§ THE TASK
Rewrite the items from the line containing "Within this photo scene, out of" through the line containing "which object is highest?", changing "highest" to "lowest" and leaving everything else as it is.

§ ITEMS
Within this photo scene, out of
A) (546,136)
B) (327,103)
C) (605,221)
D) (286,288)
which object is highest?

...

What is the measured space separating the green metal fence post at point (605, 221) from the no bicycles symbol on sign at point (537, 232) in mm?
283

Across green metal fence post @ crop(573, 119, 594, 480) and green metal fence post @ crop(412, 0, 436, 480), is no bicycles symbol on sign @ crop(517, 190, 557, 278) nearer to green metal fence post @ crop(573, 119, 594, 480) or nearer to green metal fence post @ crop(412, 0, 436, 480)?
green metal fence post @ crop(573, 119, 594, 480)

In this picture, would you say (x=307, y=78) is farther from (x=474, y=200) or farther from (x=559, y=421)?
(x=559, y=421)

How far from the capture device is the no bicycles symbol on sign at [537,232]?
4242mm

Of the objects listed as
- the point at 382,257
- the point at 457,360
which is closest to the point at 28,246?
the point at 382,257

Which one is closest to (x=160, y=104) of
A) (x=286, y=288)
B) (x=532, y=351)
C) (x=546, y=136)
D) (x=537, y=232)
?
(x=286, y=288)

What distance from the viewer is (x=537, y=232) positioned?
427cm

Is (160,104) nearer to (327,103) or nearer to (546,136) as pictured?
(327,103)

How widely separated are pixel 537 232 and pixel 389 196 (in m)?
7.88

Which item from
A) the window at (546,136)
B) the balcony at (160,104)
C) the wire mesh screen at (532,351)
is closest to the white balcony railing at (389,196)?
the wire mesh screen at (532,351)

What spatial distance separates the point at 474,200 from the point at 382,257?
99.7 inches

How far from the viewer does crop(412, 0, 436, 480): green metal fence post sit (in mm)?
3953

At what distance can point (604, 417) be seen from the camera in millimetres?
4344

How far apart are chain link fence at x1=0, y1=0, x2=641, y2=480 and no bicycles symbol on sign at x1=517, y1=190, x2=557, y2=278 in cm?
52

§ EXERCISE RESPONSE
Within this photo scene, out of
A) (546,136)
B) (327,103)
C) (605,221)
D) (286,288)
which object is lowest?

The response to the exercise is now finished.